Publications de Presse Burundaise, Rohero I Avenue de la JRR N°17 Immeuble le SAVONNIER, Téléphone standard : (257) 22 22 62 32, Fax :(257) 22 22 58 94, email: pressequotidienne@yahoo.fr

SENAT> Séance plénière

Le gouvernement a pris les dispositions nécessaires pour créer la province de Rumonge

 

Le ministre de l’Intérieur, Edouard Nduwimana était le mardi 3 mars 2015 l’invité du Sénat pour exposer les motifs du projet de loi portant création de la province de Rumonge, et de la délimitation de cette dernière et des provinces de Bujumbura et Bururi. Le projet de loi a été adopté à l’unanimité.

 

DSC 4797Gabriel Ntisezerana a présidé la séance plénière du mardi 3 mars 2015. Les sénateurs ont adopté le calendrier de cette semaine avant d’entrer dans l’analyse du projet de loi dont les conclusions étaient tant attendues par la population de Rumonge et les élus de cette circonscription: la création d’une province à part entière.

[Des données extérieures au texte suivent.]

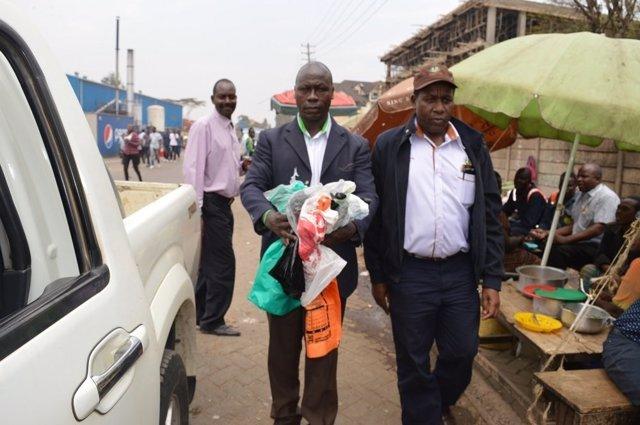Agentes confiscando bolsas de plástico en Kenia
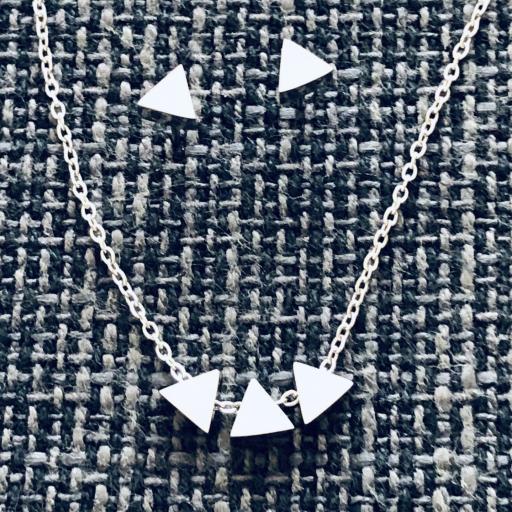 Conjunto de pendientes y colgante triángulo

Le ministre Edouard Nduwimana a, dans son exposé des motifs, rappelé que le gouvernement du Burundi a depuis un certain nombre d’années adopté la politique de décentralisation et de la déconcentration de l’administration publique en général et de l’administration territoriale en particulier dans le but d’impliquer davantage la population dans la gestion des affaires publiques et de rendre les services publics plus proches et accessibles à la population bénéficiaire.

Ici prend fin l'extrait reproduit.